La finale se déroulait dimanche 12 février dans l’enceinte de La Défense Arena. La pelouse du stade de rugby avait laissé place à un podium transformé pour l’occasion en salle de restaurant. L’endroit porte bien son nom… C’est donc dans cette arène que pénètrent tour à tour les trois candidats finalistes, face au public (plus de 3000 personnes) dans un décor de tables réunissant, en guise de clients… une dizaine de meilleurs sommeliers du monde ou de leurs pays, des dégustateurs de haut vol, détenteurs du titre de Master of Wine… Tous les ingrédients sont réunis pour faire grimper la pression à son plus haut niveau.

Les trois candidats retenus pour la finale – ils viennent de l’apprendre, en direct, au début de l’après-midi – sont la Danoise Nina Jensen, le Letton Raimonds Tomsons et le Chinois Reeze Choi, venu de Pékin.

Des clients impitoyables

Imaginez, donc, une salle de restaurant comportant quatre tables et un bar à cocktails.
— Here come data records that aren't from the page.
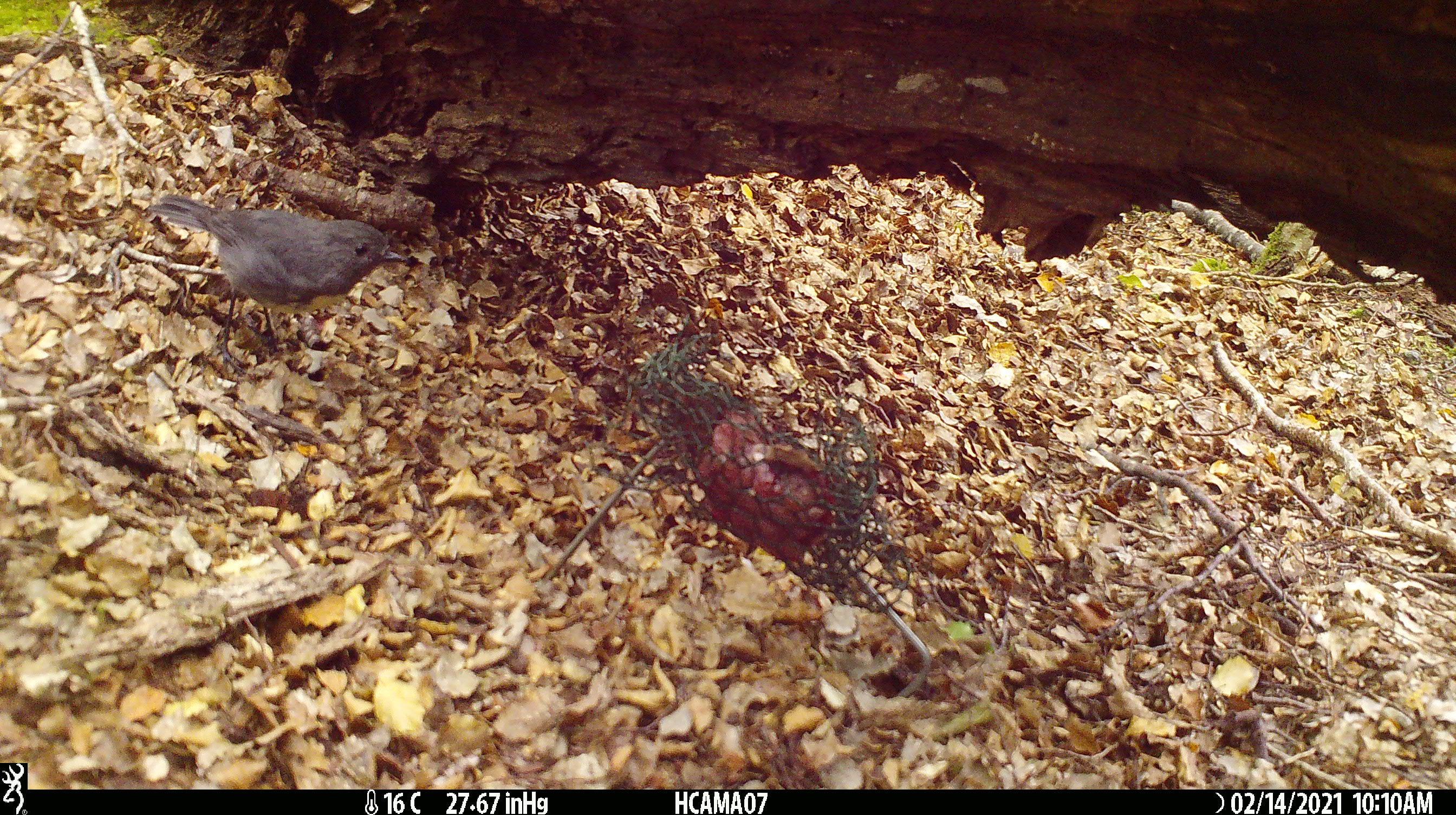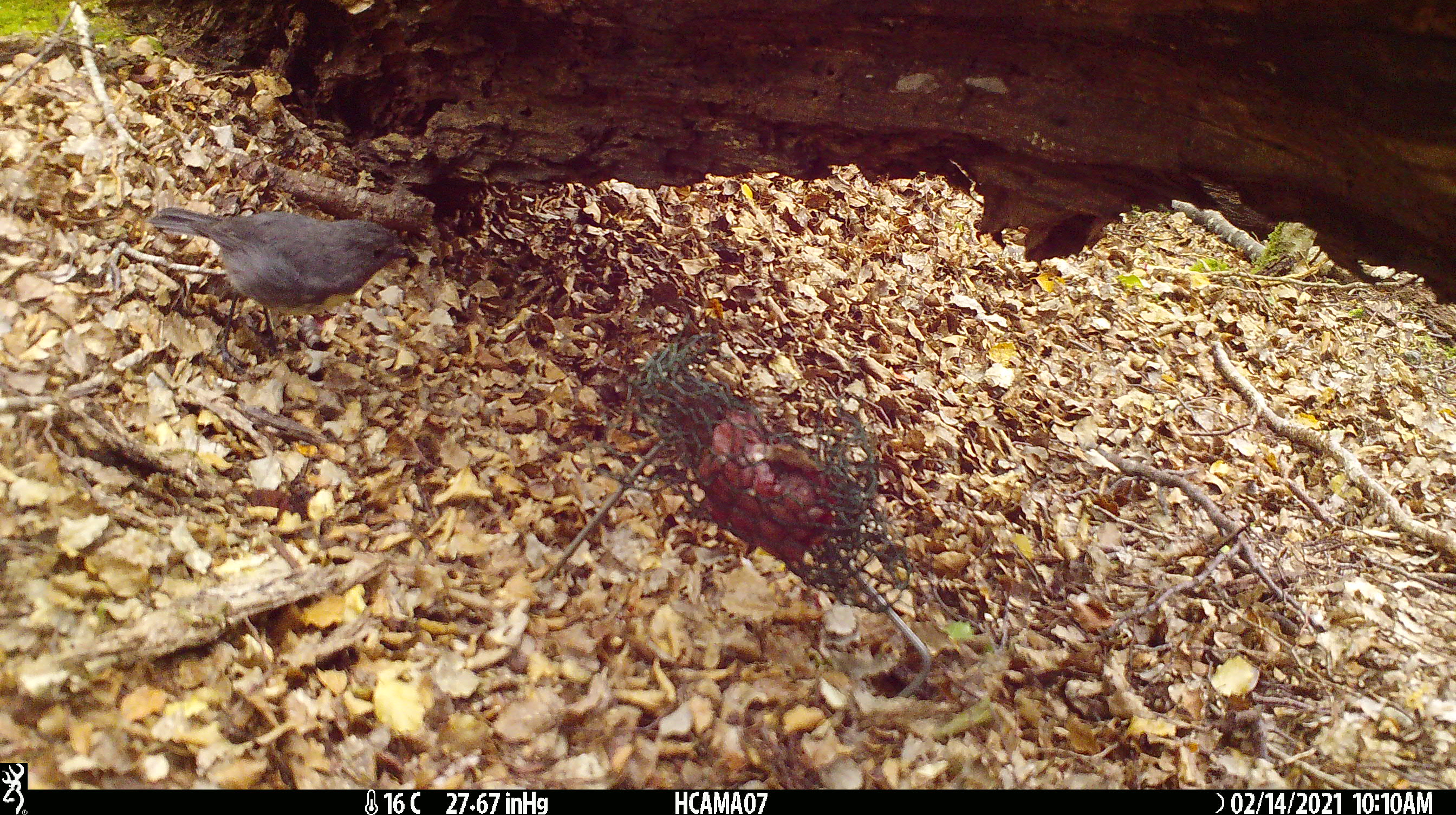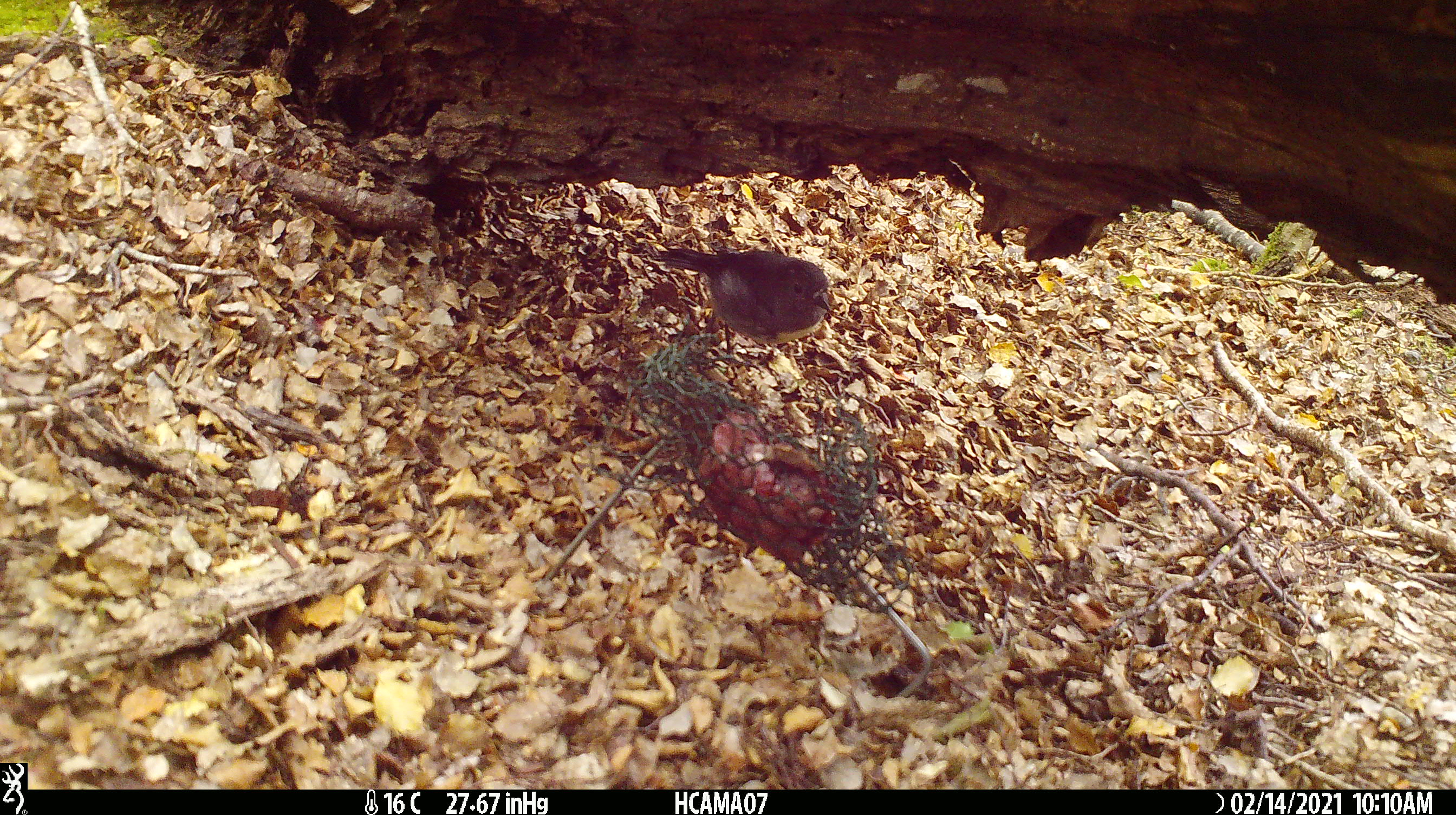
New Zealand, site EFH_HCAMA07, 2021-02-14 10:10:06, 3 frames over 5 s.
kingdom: Animalia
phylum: Chordata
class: Aves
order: Passeriformes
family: Petroicidae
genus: Petroica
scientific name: Petroica australis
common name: new zealand robin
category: robin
Le patron a dû partir en catastrophe. Le sommelier se retrouve seul pour s’occuper des convives. Il devra tout à la fois décanter un magnum d’un grand cru de Bordeaux dont le millésime se révèle ne pas être celui initialement annoncé à la carte (château-d’issan 2016) ; servir à une autre table une bouteille de champagne Dom Pérignon 2013, goûter un vin à l’aveugle apporté par l’un des convives pour donner son avis ; juste après avoir pris la commande et servi à une autre table cocktails et champagne, sans oublier le moindre détail. Le tout, en voltigeant d’une table à l’autre pour s’assurer qu’à aucun moment les convives ne se sentent oubliés… Une redoutable épreuve que Nina Jensen et Raimonds Tomsons relèvent haut la main, chacun dans leur style, charme, sourire et compétence pour la première, précision et rapidité pour le second. Leur expérience des concours est alors perceptible, ces deux candidats ayant déjà participé aux épreuves finales de la précédente édition.

Après ce premier exercice de haute voltige vient la dégustation à l’aveugle. Quatre vins blancs. Et là, le piège. Pas un vin français dans la sélection. Les candidats n’y croient pas, proposant tout de même quelques dignes représentants des vignobles de l’Hexagone. Nous voilà partis à Sancerre, Chablis, Bordeaux… Il s’agissait en réalité de deux rieslings, un allemand et un autrichien, et de deux sémillons, l’un, sud-africain, et l’autre, argentin. Pour corser un peu l’exercice, les candidats se voient ensuite remettre de morceau de roche (et sans doute un autre d’ardoise), qu’ils doivent associer aux vins dégustés…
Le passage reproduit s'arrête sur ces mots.